I have played in churches since I was 16 years old. Almost 50 years now. Hard to believe. Back when I started, electric guitar players were not necessarily the most popular member of a praise and worship team. There was a fair stretch of time, almost ten years, when I served only on bass guitar as electric guitar was not to be played at church.

Then came a new generation of worship music and worship leaders. Contemporary Christian music evolved to become the mainstream style of worship music for many evangelical churches. And it opened up opportunities to serve on electric guitar.

When I retired last year and moved away, I was really concerned about whether there would still be opportunities to continue serving a church in music.

I am so thankful to have found churches in both the United States and Canada that have welcomed me into their worship ministries.

We just came back to Canada on May 1st and I am already fully engaged at our new church home, Harvest Barrie.

A little apprehensive as I will be doing a number of firsts for this coming weekend. First time out with a new team of players. First time out on a new stage. First time out with a new guitar. First time playing through a new (to me) sound system.

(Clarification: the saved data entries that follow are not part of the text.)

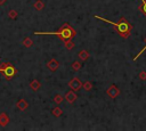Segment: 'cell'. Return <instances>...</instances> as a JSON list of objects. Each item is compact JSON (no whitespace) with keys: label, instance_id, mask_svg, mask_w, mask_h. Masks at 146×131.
Segmentation results:
<instances>
[{"label":"cell","instance_id":"6da1fadb","mask_svg":"<svg viewBox=\"0 0 146 131\" xmlns=\"http://www.w3.org/2000/svg\"><path fill=\"white\" fill-rule=\"evenodd\" d=\"M103 21H105V22H107V23H110V24L114 25V26L117 28L119 34H120L121 36H123V38H127V36L130 34L131 25H130V23H129L124 17H122V18L120 19V22H119V23H113V22L107 21V19H104V18H103Z\"/></svg>","mask_w":146,"mask_h":131},{"label":"cell","instance_id":"7a4b0ae2","mask_svg":"<svg viewBox=\"0 0 146 131\" xmlns=\"http://www.w3.org/2000/svg\"><path fill=\"white\" fill-rule=\"evenodd\" d=\"M107 93L110 95V97H111V98H115V97L120 93V91H119V89H117L115 85H111V87H110V89L107 90Z\"/></svg>","mask_w":146,"mask_h":131},{"label":"cell","instance_id":"3957f363","mask_svg":"<svg viewBox=\"0 0 146 131\" xmlns=\"http://www.w3.org/2000/svg\"><path fill=\"white\" fill-rule=\"evenodd\" d=\"M140 1H141L143 6H140V7H139V9H140V10L144 13V15L146 16V0H140Z\"/></svg>","mask_w":146,"mask_h":131},{"label":"cell","instance_id":"277c9868","mask_svg":"<svg viewBox=\"0 0 146 131\" xmlns=\"http://www.w3.org/2000/svg\"><path fill=\"white\" fill-rule=\"evenodd\" d=\"M145 50H146V44H145V47H144V48H143V49H141V50H140V51H139V52H138V54H137V55L133 57V60H137V59H138V57H139V56H140V55H141V54H143Z\"/></svg>","mask_w":146,"mask_h":131},{"label":"cell","instance_id":"5b68a950","mask_svg":"<svg viewBox=\"0 0 146 131\" xmlns=\"http://www.w3.org/2000/svg\"><path fill=\"white\" fill-rule=\"evenodd\" d=\"M139 79H140V80H146V73H145V72L139 73Z\"/></svg>","mask_w":146,"mask_h":131}]
</instances>
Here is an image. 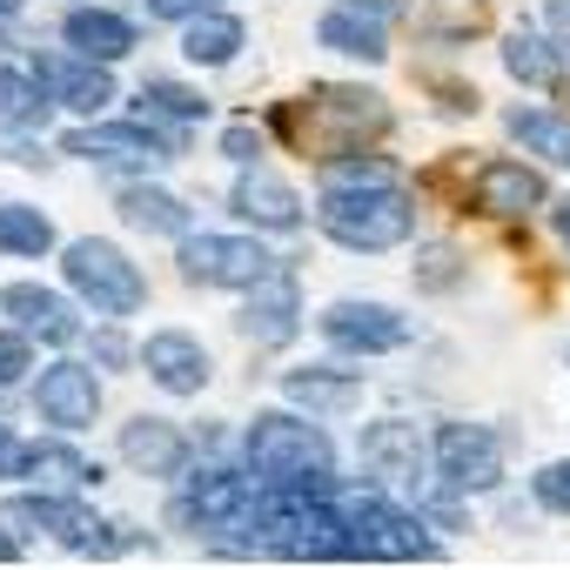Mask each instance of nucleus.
<instances>
[{
    "instance_id": "39448f33",
    "label": "nucleus",
    "mask_w": 570,
    "mask_h": 570,
    "mask_svg": "<svg viewBox=\"0 0 570 570\" xmlns=\"http://www.w3.org/2000/svg\"><path fill=\"white\" fill-rule=\"evenodd\" d=\"M350 557H383V563H410V557H436V537H423V523L383 497H363L350 510Z\"/></svg>"
},
{
    "instance_id": "393cba45",
    "label": "nucleus",
    "mask_w": 570,
    "mask_h": 570,
    "mask_svg": "<svg viewBox=\"0 0 570 570\" xmlns=\"http://www.w3.org/2000/svg\"><path fill=\"white\" fill-rule=\"evenodd\" d=\"M115 208H121V222H128V228H141V235H188V208H181L168 188L135 181V188H121V195H115Z\"/></svg>"
},
{
    "instance_id": "f3484780",
    "label": "nucleus",
    "mask_w": 570,
    "mask_h": 570,
    "mask_svg": "<svg viewBox=\"0 0 570 570\" xmlns=\"http://www.w3.org/2000/svg\"><path fill=\"white\" fill-rule=\"evenodd\" d=\"M476 208L497 215V222H517V215H537L543 208V175L523 168V161H483L476 181H470Z\"/></svg>"
},
{
    "instance_id": "c756f323",
    "label": "nucleus",
    "mask_w": 570,
    "mask_h": 570,
    "mask_svg": "<svg viewBox=\"0 0 570 570\" xmlns=\"http://www.w3.org/2000/svg\"><path fill=\"white\" fill-rule=\"evenodd\" d=\"M141 115H148V121H155V115H161V121H202L208 101H202L195 88H181V81H148V88H141Z\"/></svg>"
},
{
    "instance_id": "6e6552de",
    "label": "nucleus",
    "mask_w": 570,
    "mask_h": 570,
    "mask_svg": "<svg viewBox=\"0 0 570 570\" xmlns=\"http://www.w3.org/2000/svg\"><path fill=\"white\" fill-rule=\"evenodd\" d=\"M68 148L88 155V161H108V168H141L148 175V168H161V161L181 155V135H161L148 121H101V128L68 135Z\"/></svg>"
},
{
    "instance_id": "b1692460",
    "label": "nucleus",
    "mask_w": 570,
    "mask_h": 570,
    "mask_svg": "<svg viewBox=\"0 0 570 570\" xmlns=\"http://www.w3.org/2000/svg\"><path fill=\"white\" fill-rule=\"evenodd\" d=\"M181 55L195 61V68H228L235 55H242V21L235 14H195V21H181Z\"/></svg>"
},
{
    "instance_id": "473e14b6",
    "label": "nucleus",
    "mask_w": 570,
    "mask_h": 570,
    "mask_svg": "<svg viewBox=\"0 0 570 570\" xmlns=\"http://www.w3.org/2000/svg\"><path fill=\"white\" fill-rule=\"evenodd\" d=\"M28 370H35V343H28V330H0V390L21 383Z\"/></svg>"
},
{
    "instance_id": "5701e85b",
    "label": "nucleus",
    "mask_w": 570,
    "mask_h": 570,
    "mask_svg": "<svg viewBox=\"0 0 570 570\" xmlns=\"http://www.w3.org/2000/svg\"><path fill=\"white\" fill-rule=\"evenodd\" d=\"M8 517L48 530V537H61V543H75V550H95V543H101V537H95L101 523H95L81 503H68V497H21V503H8Z\"/></svg>"
},
{
    "instance_id": "6ab92c4d",
    "label": "nucleus",
    "mask_w": 570,
    "mask_h": 570,
    "mask_svg": "<svg viewBox=\"0 0 570 570\" xmlns=\"http://www.w3.org/2000/svg\"><path fill=\"white\" fill-rule=\"evenodd\" d=\"M0 309H8L28 336H41V343H75V336H81L68 296L41 289V282H14V289H0Z\"/></svg>"
},
{
    "instance_id": "ddd939ff",
    "label": "nucleus",
    "mask_w": 570,
    "mask_h": 570,
    "mask_svg": "<svg viewBox=\"0 0 570 570\" xmlns=\"http://www.w3.org/2000/svg\"><path fill=\"white\" fill-rule=\"evenodd\" d=\"M363 463H370V476H383L390 490H416L423 470L436 463V450L416 436V423L390 416V423H370V430H363Z\"/></svg>"
},
{
    "instance_id": "f03ea898",
    "label": "nucleus",
    "mask_w": 570,
    "mask_h": 570,
    "mask_svg": "<svg viewBox=\"0 0 570 570\" xmlns=\"http://www.w3.org/2000/svg\"><path fill=\"white\" fill-rule=\"evenodd\" d=\"M323 235L356 248V255H383L396 242H410L416 228V208L396 181H370V188H323V208H316Z\"/></svg>"
},
{
    "instance_id": "4468645a",
    "label": "nucleus",
    "mask_w": 570,
    "mask_h": 570,
    "mask_svg": "<svg viewBox=\"0 0 570 570\" xmlns=\"http://www.w3.org/2000/svg\"><path fill=\"white\" fill-rule=\"evenodd\" d=\"M41 95L68 115H101L115 101V81H108V61H88V55H41L35 68Z\"/></svg>"
},
{
    "instance_id": "2f4dec72",
    "label": "nucleus",
    "mask_w": 570,
    "mask_h": 570,
    "mask_svg": "<svg viewBox=\"0 0 570 570\" xmlns=\"http://www.w3.org/2000/svg\"><path fill=\"white\" fill-rule=\"evenodd\" d=\"M530 490H537V503H543V510H557V517H570V456H557V463H543V470L530 476Z\"/></svg>"
},
{
    "instance_id": "9b49d317",
    "label": "nucleus",
    "mask_w": 570,
    "mask_h": 570,
    "mask_svg": "<svg viewBox=\"0 0 570 570\" xmlns=\"http://www.w3.org/2000/svg\"><path fill=\"white\" fill-rule=\"evenodd\" d=\"M390 14H396V0H336V8L316 21V41L330 55L383 61L390 55Z\"/></svg>"
},
{
    "instance_id": "dca6fc26",
    "label": "nucleus",
    "mask_w": 570,
    "mask_h": 570,
    "mask_svg": "<svg viewBox=\"0 0 570 570\" xmlns=\"http://www.w3.org/2000/svg\"><path fill=\"white\" fill-rule=\"evenodd\" d=\"M141 370H148L168 396H202V383H208V350H202L188 330H155V336L141 343Z\"/></svg>"
},
{
    "instance_id": "f8f14e48",
    "label": "nucleus",
    "mask_w": 570,
    "mask_h": 570,
    "mask_svg": "<svg viewBox=\"0 0 570 570\" xmlns=\"http://www.w3.org/2000/svg\"><path fill=\"white\" fill-rule=\"evenodd\" d=\"M35 410H41V423H55V430H88L95 416H101V383H95V370L88 363H48L41 376H35Z\"/></svg>"
},
{
    "instance_id": "f704fd0d",
    "label": "nucleus",
    "mask_w": 570,
    "mask_h": 570,
    "mask_svg": "<svg viewBox=\"0 0 570 570\" xmlns=\"http://www.w3.org/2000/svg\"><path fill=\"white\" fill-rule=\"evenodd\" d=\"M8 476H28V443L0 423V483H8Z\"/></svg>"
},
{
    "instance_id": "9d476101",
    "label": "nucleus",
    "mask_w": 570,
    "mask_h": 570,
    "mask_svg": "<svg viewBox=\"0 0 570 570\" xmlns=\"http://www.w3.org/2000/svg\"><path fill=\"white\" fill-rule=\"evenodd\" d=\"M255 490H262V483H255L248 470H202V476H188V490H181L175 517H181V523H195V530H235V523L248 517Z\"/></svg>"
},
{
    "instance_id": "bb28decb",
    "label": "nucleus",
    "mask_w": 570,
    "mask_h": 570,
    "mask_svg": "<svg viewBox=\"0 0 570 570\" xmlns=\"http://www.w3.org/2000/svg\"><path fill=\"white\" fill-rule=\"evenodd\" d=\"M28 476L48 490H88V483H101V463H88L68 443H28Z\"/></svg>"
},
{
    "instance_id": "58836bf2",
    "label": "nucleus",
    "mask_w": 570,
    "mask_h": 570,
    "mask_svg": "<svg viewBox=\"0 0 570 570\" xmlns=\"http://www.w3.org/2000/svg\"><path fill=\"white\" fill-rule=\"evenodd\" d=\"M95 356H101V363H128V343H121L115 330H101V336H95Z\"/></svg>"
},
{
    "instance_id": "a211bd4d",
    "label": "nucleus",
    "mask_w": 570,
    "mask_h": 570,
    "mask_svg": "<svg viewBox=\"0 0 570 570\" xmlns=\"http://www.w3.org/2000/svg\"><path fill=\"white\" fill-rule=\"evenodd\" d=\"M121 463L141 470V476H181L188 436L175 423H161V416H135V423H121Z\"/></svg>"
},
{
    "instance_id": "aec40b11",
    "label": "nucleus",
    "mask_w": 570,
    "mask_h": 570,
    "mask_svg": "<svg viewBox=\"0 0 570 570\" xmlns=\"http://www.w3.org/2000/svg\"><path fill=\"white\" fill-rule=\"evenodd\" d=\"M235 215L242 222H255V228H296L303 222V195L282 181V175H268V168H248L242 181H235Z\"/></svg>"
},
{
    "instance_id": "79ce46f5",
    "label": "nucleus",
    "mask_w": 570,
    "mask_h": 570,
    "mask_svg": "<svg viewBox=\"0 0 570 570\" xmlns=\"http://www.w3.org/2000/svg\"><path fill=\"white\" fill-rule=\"evenodd\" d=\"M28 8V0H0V14H21Z\"/></svg>"
},
{
    "instance_id": "c85d7f7f",
    "label": "nucleus",
    "mask_w": 570,
    "mask_h": 570,
    "mask_svg": "<svg viewBox=\"0 0 570 570\" xmlns=\"http://www.w3.org/2000/svg\"><path fill=\"white\" fill-rule=\"evenodd\" d=\"M55 248V222L28 202H0V255H48Z\"/></svg>"
},
{
    "instance_id": "0eeeda50",
    "label": "nucleus",
    "mask_w": 570,
    "mask_h": 570,
    "mask_svg": "<svg viewBox=\"0 0 570 570\" xmlns=\"http://www.w3.org/2000/svg\"><path fill=\"white\" fill-rule=\"evenodd\" d=\"M383 121H390L383 95H370V88H316L303 135H309L316 148H330V161H336V155H350L356 135H376Z\"/></svg>"
},
{
    "instance_id": "cd10ccee",
    "label": "nucleus",
    "mask_w": 570,
    "mask_h": 570,
    "mask_svg": "<svg viewBox=\"0 0 570 570\" xmlns=\"http://www.w3.org/2000/svg\"><path fill=\"white\" fill-rule=\"evenodd\" d=\"M503 68H510L523 88H557V75H563L550 35H537V28H517V35L503 41Z\"/></svg>"
},
{
    "instance_id": "4c0bfd02",
    "label": "nucleus",
    "mask_w": 570,
    "mask_h": 570,
    "mask_svg": "<svg viewBox=\"0 0 570 570\" xmlns=\"http://www.w3.org/2000/svg\"><path fill=\"white\" fill-rule=\"evenodd\" d=\"M543 28H550L557 41H570V0H550V8H543Z\"/></svg>"
},
{
    "instance_id": "7c9ffc66",
    "label": "nucleus",
    "mask_w": 570,
    "mask_h": 570,
    "mask_svg": "<svg viewBox=\"0 0 570 570\" xmlns=\"http://www.w3.org/2000/svg\"><path fill=\"white\" fill-rule=\"evenodd\" d=\"M41 108H48L41 101V81H28L21 68H0V121L21 128V121H41Z\"/></svg>"
},
{
    "instance_id": "1a4fd4ad",
    "label": "nucleus",
    "mask_w": 570,
    "mask_h": 570,
    "mask_svg": "<svg viewBox=\"0 0 570 570\" xmlns=\"http://www.w3.org/2000/svg\"><path fill=\"white\" fill-rule=\"evenodd\" d=\"M430 450H436V476L450 490H497V476H503V450L483 423H443Z\"/></svg>"
},
{
    "instance_id": "20e7f679",
    "label": "nucleus",
    "mask_w": 570,
    "mask_h": 570,
    "mask_svg": "<svg viewBox=\"0 0 570 570\" xmlns=\"http://www.w3.org/2000/svg\"><path fill=\"white\" fill-rule=\"evenodd\" d=\"M181 275L202 289H255L275 275V255L248 235H181Z\"/></svg>"
},
{
    "instance_id": "423d86ee",
    "label": "nucleus",
    "mask_w": 570,
    "mask_h": 570,
    "mask_svg": "<svg viewBox=\"0 0 570 570\" xmlns=\"http://www.w3.org/2000/svg\"><path fill=\"white\" fill-rule=\"evenodd\" d=\"M416 336L410 316H396L390 303H330L323 309V343L343 356H390Z\"/></svg>"
},
{
    "instance_id": "2eb2a0df",
    "label": "nucleus",
    "mask_w": 570,
    "mask_h": 570,
    "mask_svg": "<svg viewBox=\"0 0 570 570\" xmlns=\"http://www.w3.org/2000/svg\"><path fill=\"white\" fill-rule=\"evenodd\" d=\"M303 330V296H296V275H262L248 303H242V336L248 343H289Z\"/></svg>"
},
{
    "instance_id": "ea45409f",
    "label": "nucleus",
    "mask_w": 570,
    "mask_h": 570,
    "mask_svg": "<svg viewBox=\"0 0 570 570\" xmlns=\"http://www.w3.org/2000/svg\"><path fill=\"white\" fill-rule=\"evenodd\" d=\"M557 235H563V242H570V195H563V202H557Z\"/></svg>"
},
{
    "instance_id": "4be33fe9",
    "label": "nucleus",
    "mask_w": 570,
    "mask_h": 570,
    "mask_svg": "<svg viewBox=\"0 0 570 570\" xmlns=\"http://www.w3.org/2000/svg\"><path fill=\"white\" fill-rule=\"evenodd\" d=\"M61 35H68V48L88 55V61H121V55H135V28H128L121 14H108V8H75V14L61 21Z\"/></svg>"
},
{
    "instance_id": "a19ab883",
    "label": "nucleus",
    "mask_w": 570,
    "mask_h": 570,
    "mask_svg": "<svg viewBox=\"0 0 570 570\" xmlns=\"http://www.w3.org/2000/svg\"><path fill=\"white\" fill-rule=\"evenodd\" d=\"M8 557H21V543H14L8 530H0V563H8Z\"/></svg>"
},
{
    "instance_id": "f257e3e1",
    "label": "nucleus",
    "mask_w": 570,
    "mask_h": 570,
    "mask_svg": "<svg viewBox=\"0 0 570 570\" xmlns=\"http://www.w3.org/2000/svg\"><path fill=\"white\" fill-rule=\"evenodd\" d=\"M242 463L262 490H330V436L316 416L268 410L242 436Z\"/></svg>"
},
{
    "instance_id": "7ed1b4c3",
    "label": "nucleus",
    "mask_w": 570,
    "mask_h": 570,
    "mask_svg": "<svg viewBox=\"0 0 570 570\" xmlns=\"http://www.w3.org/2000/svg\"><path fill=\"white\" fill-rule=\"evenodd\" d=\"M68 289L81 296V303H95V316H135L141 303H148V282H141V268L115 248V242H95V235H81V242H68Z\"/></svg>"
},
{
    "instance_id": "a878e982",
    "label": "nucleus",
    "mask_w": 570,
    "mask_h": 570,
    "mask_svg": "<svg viewBox=\"0 0 570 570\" xmlns=\"http://www.w3.org/2000/svg\"><path fill=\"white\" fill-rule=\"evenodd\" d=\"M503 128H510L530 155H543V161L570 168V115H550V108H510V115H503Z\"/></svg>"
},
{
    "instance_id": "412c9836",
    "label": "nucleus",
    "mask_w": 570,
    "mask_h": 570,
    "mask_svg": "<svg viewBox=\"0 0 570 570\" xmlns=\"http://www.w3.org/2000/svg\"><path fill=\"white\" fill-rule=\"evenodd\" d=\"M282 396L309 403V416H343L363 403V376L356 370H296V376H282Z\"/></svg>"
},
{
    "instance_id": "72a5a7b5",
    "label": "nucleus",
    "mask_w": 570,
    "mask_h": 570,
    "mask_svg": "<svg viewBox=\"0 0 570 570\" xmlns=\"http://www.w3.org/2000/svg\"><path fill=\"white\" fill-rule=\"evenodd\" d=\"M416 282H423V289H450V282H456V248H423V268H416Z\"/></svg>"
},
{
    "instance_id": "c9c22d12",
    "label": "nucleus",
    "mask_w": 570,
    "mask_h": 570,
    "mask_svg": "<svg viewBox=\"0 0 570 570\" xmlns=\"http://www.w3.org/2000/svg\"><path fill=\"white\" fill-rule=\"evenodd\" d=\"M222 155H228V161H242V168H255L262 135H255V128H228V135H222Z\"/></svg>"
},
{
    "instance_id": "e433bc0d",
    "label": "nucleus",
    "mask_w": 570,
    "mask_h": 570,
    "mask_svg": "<svg viewBox=\"0 0 570 570\" xmlns=\"http://www.w3.org/2000/svg\"><path fill=\"white\" fill-rule=\"evenodd\" d=\"M141 8H148L155 21H195V14L215 8V0H141Z\"/></svg>"
}]
</instances>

Our church provides a silent stage so I will be playing through my Helix. I have to have 8 songs memorized for Sunday. No music stands. And the monitoring system is all in-ear with the band playing to a click track.

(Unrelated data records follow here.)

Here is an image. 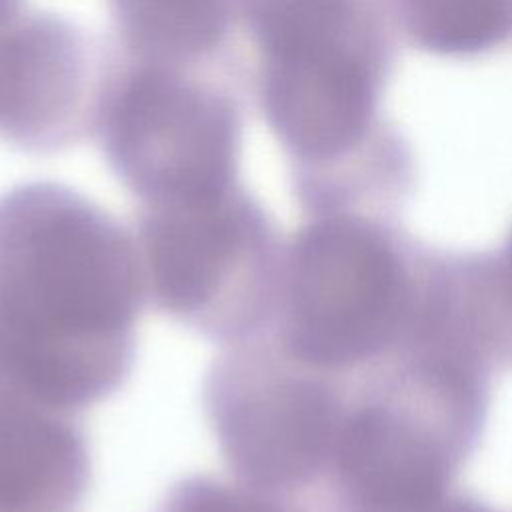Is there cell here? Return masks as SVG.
I'll list each match as a JSON object with an SVG mask.
<instances>
[{
	"label": "cell",
	"instance_id": "cell-1",
	"mask_svg": "<svg viewBox=\"0 0 512 512\" xmlns=\"http://www.w3.org/2000/svg\"><path fill=\"white\" fill-rule=\"evenodd\" d=\"M146 302L132 232L84 196L26 184L0 198L2 380L82 412L128 378Z\"/></svg>",
	"mask_w": 512,
	"mask_h": 512
},
{
	"label": "cell",
	"instance_id": "cell-2",
	"mask_svg": "<svg viewBox=\"0 0 512 512\" xmlns=\"http://www.w3.org/2000/svg\"><path fill=\"white\" fill-rule=\"evenodd\" d=\"M132 238L146 300L162 314L224 346L268 326L284 254L240 186L142 206Z\"/></svg>",
	"mask_w": 512,
	"mask_h": 512
},
{
	"label": "cell",
	"instance_id": "cell-3",
	"mask_svg": "<svg viewBox=\"0 0 512 512\" xmlns=\"http://www.w3.org/2000/svg\"><path fill=\"white\" fill-rule=\"evenodd\" d=\"M400 298L386 244L358 222L322 218L282 256L272 318L260 334L308 370L346 366L388 336Z\"/></svg>",
	"mask_w": 512,
	"mask_h": 512
},
{
	"label": "cell",
	"instance_id": "cell-4",
	"mask_svg": "<svg viewBox=\"0 0 512 512\" xmlns=\"http://www.w3.org/2000/svg\"><path fill=\"white\" fill-rule=\"evenodd\" d=\"M204 410L230 474L274 498L316 472L338 430L326 388L264 334L224 346Z\"/></svg>",
	"mask_w": 512,
	"mask_h": 512
},
{
	"label": "cell",
	"instance_id": "cell-5",
	"mask_svg": "<svg viewBox=\"0 0 512 512\" xmlns=\"http://www.w3.org/2000/svg\"><path fill=\"white\" fill-rule=\"evenodd\" d=\"M238 118L228 98L164 68H144L114 94L104 140L142 206L206 198L238 186Z\"/></svg>",
	"mask_w": 512,
	"mask_h": 512
},
{
	"label": "cell",
	"instance_id": "cell-6",
	"mask_svg": "<svg viewBox=\"0 0 512 512\" xmlns=\"http://www.w3.org/2000/svg\"><path fill=\"white\" fill-rule=\"evenodd\" d=\"M262 54L264 108L296 158L328 162L364 138L378 82L364 26L276 44Z\"/></svg>",
	"mask_w": 512,
	"mask_h": 512
},
{
	"label": "cell",
	"instance_id": "cell-7",
	"mask_svg": "<svg viewBox=\"0 0 512 512\" xmlns=\"http://www.w3.org/2000/svg\"><path fill=\"white\" fill-rule=\"evenodd\" d=\"M90 482L78 412L0 380V512H80Z\"/></svg>",
	"mask_w": 512,
	"mask_h": 512
},
{
	"label": "cell",
	"instance_id": "cell-8",
	"mask_svg": "<svg viewBox=\"0 0 512 512\" xmlns=\"http://www.w3.org/2000/svg\"><path fill=\"white\" fill-rule=\"evenodd\" d=\"M330 454L366 512H424L442 492L444 466L434 444L386 410L366 408L338 424Z\"/></svg>",
	"mask_w": 512,
	"mask_h": 512
},
{
	"label": "cell",
	"instance_id": "cell-9",
	"mask_svg": "<svg viewBox=\"0 0 512 512\" xmlns=\"http://www.w3.org/2000/svg\"><path fill=\"white\" fill-rule=\"evenodd\" d=\"M80 50L68 30L32 20L0 40V126L24 144L52 142L76 108Z\"/></svg>",
	"mask_w": 512,
	"mask_h": 512
},
{
	"label": "cell",
	"instance_id": "cell-10",
	"mask_svg": "<svg viewBox=\"0 0 512 512\" xmlns=\"http://www.w3.org/2000/svg\"><path fill=\"white\" fill-rule=\"evenodd\" d=\"M408 34L422 48L468 56L512 32V0H396Z\"/></svg>",
	"mask_w": 512,
	"mask_h": 512
},
{
	"label": "cell",
	"instance_id": "cell-11",
	"mask_svg": "<svg viewBox=\"0 0 512 512\" xmlns=\"http://www.w3.org/2000/svg\"><path fill=\"white\" fill-rule=\"evenodd\" d=\"M126 32L156 56L188 58L222 40L230 0H118Z\"/></svg>",
	"mask_w": 512,
	"mask_h": 512
},
{
	"label": "cell",
	"instance_id": "cell-12",
	"mask_svg": "<svg viewBox=\"0 0 512 512\" xmlns=\"http://www.w3.org/2000/svg\"><path fill=\"white\" fill-rule=\"evenodd\" d=\"M18 0H0V22L14 10Z\"/></svg>",
	"mask_w": 512,
	"mask_h": 512
},
{
	"label": "cell",
	"instance_id": "cell-13",
	"mask_svg": "<svg viewBox=\"0 0 512 512\" xmlns=\"http://www.w3.org/2000/svg\"><path fill=\"white\" fill-rule=\"evenodd\" d=\"M438 512H484V510H478V508H472V506H450V508H444V510H438Z\"/></svg>",
	"mask_w": 512,
	"mask_h": 512
},
{
	"label": "cell",
	"instance_id": "cell-14",
	"mask_svg": "<svg viewBox=\"0 0 512 512\" xmlns=\"http://www.w3.org/2000/svg\"><path fill=\"white\" fill-rule=\"evenodd\" d=\"M510 266H512V244H510Z\"/></svg>",
	"mask_w": 512,
	"mask_h": 512
}]
</instances>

I have a bunch of resources that I use to help me prepare. These include:

Planning Center Online – this is where the worship leader posts the songs and the charts

Worship Artistry – I have been a long-time subscriber to this service. I find it is a quick way to get at the various guitar parts in worship song. Many of the songs we use feature a variety of guitar parts with specific hooks, tones, arpeggios that need to be learned

Worship Online – Similar to worship artistry. Handy if the worship team is going to have a second electric guitar

Rehearsal Mix – a life-saver for me. Often the keys are different from the original cover and it is very helpful when memorizing the tunes to groove in the muscle memory in the correct key

For the Helix, I have used presets from Worship Tutorials, Alex.guitars and Guitar For His Glory. And I have acquired numerous IRs for the cabs on the Helix. But, what winds up happening now, is I build my own presets. A preset for each song with multiple snapshots depending on how the tones need to change for that song (e.g., intros, verses, choruses).

I have the time to really nail the tunes now and it has been a lot of fun getting the fingers stronger and getting into the finer aspects of tuning the Helix platform. I continue to be impressed with what the Helix can do.